Strange Trig Function solutions

[WolfOfTheSteps]

Homework Statement

This is part of a problem for a nonlinear diff class... But it's the basic stuff that's tripping me up.

Find all the max/min and concavity for

[tex]v(x) = -cos(x)-Lx+1,\ \ \ 0<L<1 [/tex]

The Attempt at a Solution

Here's what I do:

[tex] v'(x) = sin(x)-L [/tex]
[tex]v''(x)=cos(x)[/tex]

Set the first derivative to 0:

[tex]sin(x)-L=0 \Rightarrow x = arcsin(L)[/tex]

Here's where I'm confused. I say

[tex]x = arcsin(L) + 2\pi n, \ \ \ \mbox{where }n \mbox{ is any integer}[/tex]

But Maple says:

[tex]x = arcsin(L)+2\pi n, \ \ \ \mbox{where }n \mbox{ is any integer, OR:}[/tex]
[tex]x = arcsin(L) - 2arcsin(L)+2\pi n+\pi \ \ \ \mbox{where }n \mbox{ is any integer}[/tex]

Where does the -2arcsin(L) and the +pi come from?
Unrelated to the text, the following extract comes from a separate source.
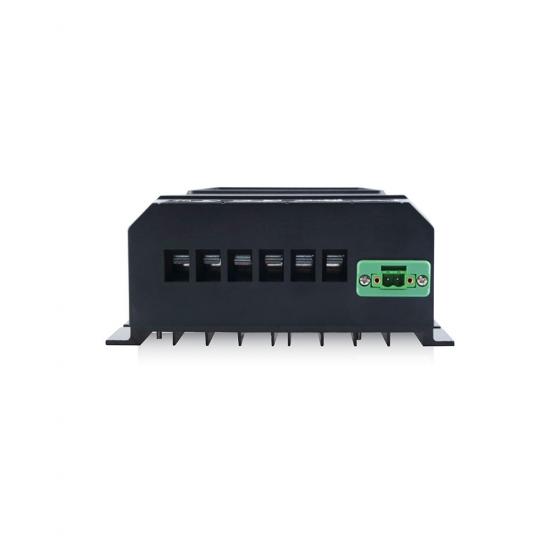 SP-TS4500PLUS Input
I really want to understand this once and for all... I never took a trig class, and while I get by fine 99% of the time, I hit a brick wall when I come across this kind of stuff.

Thanks!

 

[WolfOfTheSteps]

I think I almost understand it... The second set of values of x are the ones where the arcsin is in the II quadrant. Correct?

And obviously it makes more sense to write:

[tex] x = \pi - arcsin(L) + 2\pi n[/tex]

for the 2nd set of x values.

Yeah, I think I get it now. I was just looking at the graph of arcsine, and it doesn't seem to make sense from that.

Is there a way to see that those are the solutions by looking at the arcsine graph?

Thanks.

 

[arunbg]

I hope you understand the first solution.
The second part of the solution is better understood if you manipulate the terms a bit , it can be written as [itex]x = (2n+1)\pi-arcsin(L)[/itex].
Noting that [itex]sin(n\pi-x)=sin(x) [/itex] for all odd n, you can now see how this is also part of the solution.

If you still don't follow, perhaps substitution of values for L into the solutions can give a clearer picture.
For the graphical picture, you should use the sin(x) graph. Fix some L value, find arcsin(L), and see what other values of x, do you get sin(x)=L, that's all.